§ **Short problem 1**:
Answer these about the Apple news excerpt:
(a) How many visitors did Apple retail stores have during the last quarter?
(b) How much cash on hand does Apple have?
(c) Which digital hub applications come with the "X for Teachers" package?
§ **Short problem 2**: Please write a continuation of the Apple news excerpt, picking up after its last sentence.

§ **Document section**:
# # # # # # #
Apple said it does not expect the computer industry as a whole to improve soon, so the company does not anticipate a dramatic uptick in profits. However, Apple hopes to do well during the holiday season with consumer-oriented items like iPods, iMacs, and iBooks, and the company claims Mac OS X 10.2 is on track to have 5 million users by the end of the calendar year. Apple retail stores had 2.25 million visitors during the last quarter, and Apple as a whole remains in good financial shape with more than $4.3 billion in cash on hand, no revenue slippage, and normal levels of channel inventory. [GD]
Jaguar Free to Qualified U.S. Teachers -- Apple has unveiled "X for Teachers," a new program offering free not-for-resale copies of Mac OS X 10.2 Jaguar for eligible K-12 teachers in the U.S. (and, after 24-Oct-02, in Canada) for their personal, educational, and/or research use. The package will feature a "Getting Started with Mac OS X" self-paced training CD-ROM that presumably introduces Mac OS X's key features; also included are Apple's digital hub applications iMovie, iTunes, and iPhoto.
# # # # # # #
§ **Extracted entries**:
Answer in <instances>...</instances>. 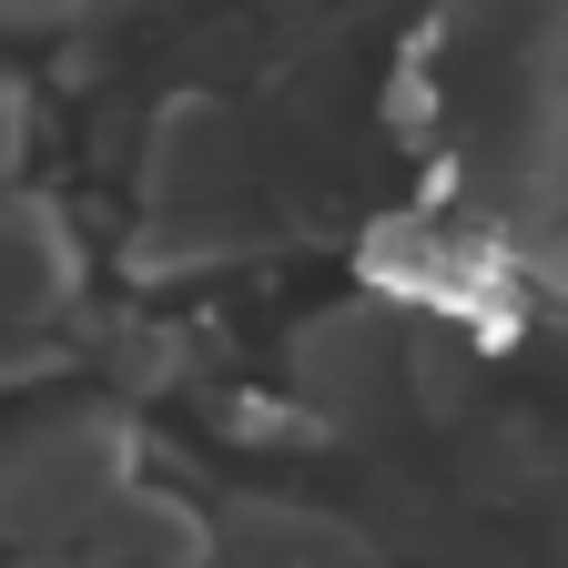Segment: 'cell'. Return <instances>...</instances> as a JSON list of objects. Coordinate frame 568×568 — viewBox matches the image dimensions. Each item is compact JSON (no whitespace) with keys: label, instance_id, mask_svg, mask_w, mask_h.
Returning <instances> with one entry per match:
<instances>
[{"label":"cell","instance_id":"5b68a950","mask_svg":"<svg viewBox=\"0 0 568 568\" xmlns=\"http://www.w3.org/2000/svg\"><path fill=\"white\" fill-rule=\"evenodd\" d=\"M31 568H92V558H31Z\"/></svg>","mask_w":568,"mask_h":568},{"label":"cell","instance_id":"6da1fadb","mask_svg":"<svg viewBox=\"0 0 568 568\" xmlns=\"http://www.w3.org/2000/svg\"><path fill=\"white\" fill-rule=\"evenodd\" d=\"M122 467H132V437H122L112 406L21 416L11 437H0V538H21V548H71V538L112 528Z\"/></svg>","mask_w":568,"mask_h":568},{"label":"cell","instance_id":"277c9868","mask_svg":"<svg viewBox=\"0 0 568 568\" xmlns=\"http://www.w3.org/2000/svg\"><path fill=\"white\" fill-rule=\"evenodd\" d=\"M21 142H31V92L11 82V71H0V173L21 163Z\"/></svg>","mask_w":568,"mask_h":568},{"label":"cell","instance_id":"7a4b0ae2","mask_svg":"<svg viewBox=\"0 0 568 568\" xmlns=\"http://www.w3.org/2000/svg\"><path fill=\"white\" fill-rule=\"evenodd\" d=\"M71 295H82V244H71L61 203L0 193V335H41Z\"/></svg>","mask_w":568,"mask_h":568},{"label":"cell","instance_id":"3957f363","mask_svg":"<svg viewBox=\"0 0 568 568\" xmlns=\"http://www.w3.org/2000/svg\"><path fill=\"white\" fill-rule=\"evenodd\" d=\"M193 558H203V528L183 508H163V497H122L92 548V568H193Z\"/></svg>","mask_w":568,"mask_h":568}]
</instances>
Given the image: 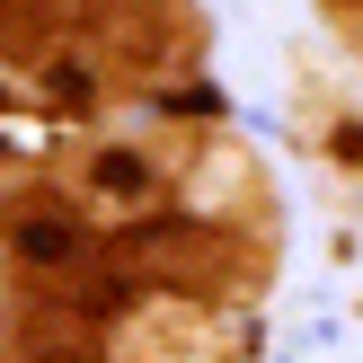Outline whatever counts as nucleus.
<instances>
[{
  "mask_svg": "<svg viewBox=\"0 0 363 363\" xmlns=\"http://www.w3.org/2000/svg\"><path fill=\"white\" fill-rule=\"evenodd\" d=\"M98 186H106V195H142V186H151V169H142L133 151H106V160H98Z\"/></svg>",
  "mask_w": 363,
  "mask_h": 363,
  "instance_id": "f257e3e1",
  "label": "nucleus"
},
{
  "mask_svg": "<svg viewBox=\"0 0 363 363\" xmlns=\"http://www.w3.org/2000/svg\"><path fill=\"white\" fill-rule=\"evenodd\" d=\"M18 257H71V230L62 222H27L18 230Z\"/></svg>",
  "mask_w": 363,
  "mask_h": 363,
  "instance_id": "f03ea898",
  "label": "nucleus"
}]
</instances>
# # # # # # #
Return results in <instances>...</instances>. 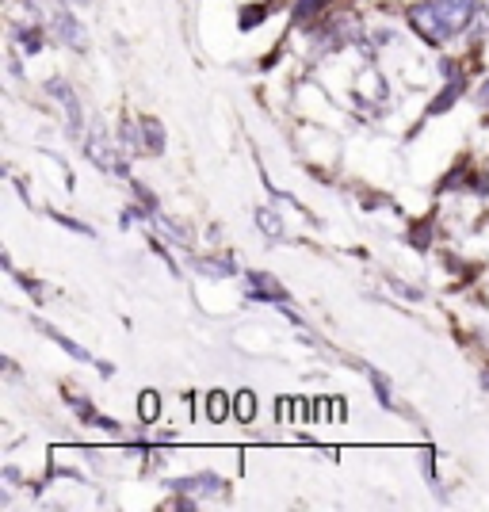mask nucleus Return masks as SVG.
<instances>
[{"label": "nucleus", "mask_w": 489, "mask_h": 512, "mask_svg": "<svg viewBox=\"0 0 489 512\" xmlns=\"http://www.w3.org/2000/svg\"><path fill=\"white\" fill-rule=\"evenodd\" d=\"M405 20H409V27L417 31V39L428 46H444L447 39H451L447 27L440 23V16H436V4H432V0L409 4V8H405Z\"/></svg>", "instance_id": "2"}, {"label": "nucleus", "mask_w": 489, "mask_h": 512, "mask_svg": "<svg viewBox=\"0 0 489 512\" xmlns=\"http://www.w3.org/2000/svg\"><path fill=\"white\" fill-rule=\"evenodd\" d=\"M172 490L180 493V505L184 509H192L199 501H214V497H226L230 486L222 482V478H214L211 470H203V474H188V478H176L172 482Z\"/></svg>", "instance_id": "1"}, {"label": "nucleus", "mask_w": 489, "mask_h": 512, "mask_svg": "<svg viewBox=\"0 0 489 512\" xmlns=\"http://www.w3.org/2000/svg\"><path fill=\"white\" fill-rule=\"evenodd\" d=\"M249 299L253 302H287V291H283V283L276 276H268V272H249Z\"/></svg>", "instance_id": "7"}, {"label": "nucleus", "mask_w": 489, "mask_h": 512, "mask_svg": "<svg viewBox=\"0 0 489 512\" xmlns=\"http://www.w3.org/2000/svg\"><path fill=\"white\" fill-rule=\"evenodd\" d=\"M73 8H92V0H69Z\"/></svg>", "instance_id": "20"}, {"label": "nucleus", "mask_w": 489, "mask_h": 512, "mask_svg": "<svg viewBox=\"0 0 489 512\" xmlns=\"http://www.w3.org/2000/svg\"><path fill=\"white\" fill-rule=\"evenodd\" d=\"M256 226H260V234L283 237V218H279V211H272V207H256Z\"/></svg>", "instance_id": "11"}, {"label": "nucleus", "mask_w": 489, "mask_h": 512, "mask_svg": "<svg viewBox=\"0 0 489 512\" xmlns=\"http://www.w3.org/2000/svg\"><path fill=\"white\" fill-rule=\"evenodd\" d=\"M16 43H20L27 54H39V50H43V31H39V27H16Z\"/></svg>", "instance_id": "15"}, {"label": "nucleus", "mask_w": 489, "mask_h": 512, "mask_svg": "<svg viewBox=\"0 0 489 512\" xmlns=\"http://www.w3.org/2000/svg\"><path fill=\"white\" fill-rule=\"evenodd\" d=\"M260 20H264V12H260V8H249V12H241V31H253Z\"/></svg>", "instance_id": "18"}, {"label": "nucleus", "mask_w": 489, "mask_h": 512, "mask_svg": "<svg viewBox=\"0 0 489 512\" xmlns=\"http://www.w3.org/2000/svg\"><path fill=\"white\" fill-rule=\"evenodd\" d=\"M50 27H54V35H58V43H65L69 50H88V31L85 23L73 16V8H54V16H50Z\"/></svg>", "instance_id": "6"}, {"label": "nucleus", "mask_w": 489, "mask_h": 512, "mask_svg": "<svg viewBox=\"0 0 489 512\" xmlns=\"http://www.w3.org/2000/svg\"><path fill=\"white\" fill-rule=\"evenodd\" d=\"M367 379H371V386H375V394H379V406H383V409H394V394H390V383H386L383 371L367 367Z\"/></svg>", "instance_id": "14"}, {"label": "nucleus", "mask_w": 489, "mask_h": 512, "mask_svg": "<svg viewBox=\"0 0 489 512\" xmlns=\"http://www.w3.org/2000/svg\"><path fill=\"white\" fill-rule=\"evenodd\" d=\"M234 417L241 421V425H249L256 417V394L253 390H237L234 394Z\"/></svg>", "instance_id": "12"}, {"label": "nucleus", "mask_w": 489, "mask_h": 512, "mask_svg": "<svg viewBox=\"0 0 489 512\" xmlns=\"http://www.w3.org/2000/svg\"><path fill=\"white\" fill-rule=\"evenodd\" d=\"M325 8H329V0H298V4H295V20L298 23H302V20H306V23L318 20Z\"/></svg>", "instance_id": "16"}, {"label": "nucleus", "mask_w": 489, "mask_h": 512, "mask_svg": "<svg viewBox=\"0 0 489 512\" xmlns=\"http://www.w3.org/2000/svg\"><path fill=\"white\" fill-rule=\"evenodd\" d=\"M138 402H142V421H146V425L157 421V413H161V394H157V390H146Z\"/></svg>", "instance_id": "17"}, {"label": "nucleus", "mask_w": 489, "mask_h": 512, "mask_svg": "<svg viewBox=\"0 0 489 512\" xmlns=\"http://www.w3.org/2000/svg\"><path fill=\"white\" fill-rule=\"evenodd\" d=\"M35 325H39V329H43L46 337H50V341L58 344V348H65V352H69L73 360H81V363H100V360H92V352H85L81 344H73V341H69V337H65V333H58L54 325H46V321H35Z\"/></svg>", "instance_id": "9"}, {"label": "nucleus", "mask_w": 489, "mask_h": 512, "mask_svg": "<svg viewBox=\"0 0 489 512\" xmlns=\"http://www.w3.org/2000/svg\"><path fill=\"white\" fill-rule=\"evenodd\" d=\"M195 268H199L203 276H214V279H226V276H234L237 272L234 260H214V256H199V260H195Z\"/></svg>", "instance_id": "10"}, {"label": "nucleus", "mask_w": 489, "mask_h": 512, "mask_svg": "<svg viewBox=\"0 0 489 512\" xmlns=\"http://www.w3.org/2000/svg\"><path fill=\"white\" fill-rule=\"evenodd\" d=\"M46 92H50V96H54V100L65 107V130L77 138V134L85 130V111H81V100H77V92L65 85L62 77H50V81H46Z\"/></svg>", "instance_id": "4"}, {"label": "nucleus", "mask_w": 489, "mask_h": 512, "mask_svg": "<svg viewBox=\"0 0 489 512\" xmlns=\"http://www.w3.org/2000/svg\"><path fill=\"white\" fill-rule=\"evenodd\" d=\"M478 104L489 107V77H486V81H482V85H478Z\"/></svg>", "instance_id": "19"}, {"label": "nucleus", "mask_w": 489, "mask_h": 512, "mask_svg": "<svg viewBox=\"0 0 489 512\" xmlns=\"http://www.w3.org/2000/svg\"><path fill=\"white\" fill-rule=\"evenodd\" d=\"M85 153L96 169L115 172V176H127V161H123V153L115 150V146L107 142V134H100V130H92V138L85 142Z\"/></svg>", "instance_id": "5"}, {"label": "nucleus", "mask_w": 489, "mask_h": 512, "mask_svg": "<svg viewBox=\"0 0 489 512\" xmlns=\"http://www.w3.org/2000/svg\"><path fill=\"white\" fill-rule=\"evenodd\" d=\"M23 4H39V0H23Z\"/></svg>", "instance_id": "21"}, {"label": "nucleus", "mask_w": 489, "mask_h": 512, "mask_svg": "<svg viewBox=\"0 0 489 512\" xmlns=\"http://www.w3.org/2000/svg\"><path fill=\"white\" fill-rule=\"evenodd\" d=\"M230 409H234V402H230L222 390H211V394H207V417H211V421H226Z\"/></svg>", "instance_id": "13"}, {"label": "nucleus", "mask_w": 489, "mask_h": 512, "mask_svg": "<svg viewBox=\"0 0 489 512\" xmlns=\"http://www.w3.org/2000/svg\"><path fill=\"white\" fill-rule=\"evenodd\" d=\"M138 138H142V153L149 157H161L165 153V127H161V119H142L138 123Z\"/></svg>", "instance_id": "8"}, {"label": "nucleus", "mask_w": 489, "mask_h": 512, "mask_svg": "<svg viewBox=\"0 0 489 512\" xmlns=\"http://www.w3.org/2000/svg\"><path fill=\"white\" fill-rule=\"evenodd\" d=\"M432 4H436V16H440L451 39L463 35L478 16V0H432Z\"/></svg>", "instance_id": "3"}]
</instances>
# # # # # # #
§ **Exercise answer 1**:
(a) 2.25 million
(b) More than $4.3 billion
(c) iMovie, iTunes, and iPhoto

§ **Exercise answer 2**:
To qualify, teachers must be currently employed as a K-12 teacher in a public, private, or charter school. Non-teacher school employees, student teachers, higher education faculty, home schools, resellers, and others are not eligible, and there's a limit of one copy of Jaguar per qualifying teacher. Orders must be placed via the X for Teachers Web pages, and orders will be shipped to the teachers' school addresses. The X for Teachers program runs through 31-Dec-02. [GD]
by Jeff Carlson <email@example.com>
Would Macworld Expo be the same without Apple? That's the question Mac users and vendors are asking themselves as Apple and conference organizer IDG World Expo publicly trade barbs about Apple's participation in upcoming trade shows.
The brouhaha erupted late last week, when IDG World Expo announced that the 2004 East Coast expo would move from New York City, where the event has been held since 1998, to the show's original East Coast venue, Boston. The announcement was the culmination of weeks of negotiations between IDG World Expo and representatives of both cities to see which could provide the best deal for one of the largest high-tech conferences in the country. (According to comments by IDG World Expo CEO Charlie Greco, the last Boston show in 1997 brought in $42 million for the city.)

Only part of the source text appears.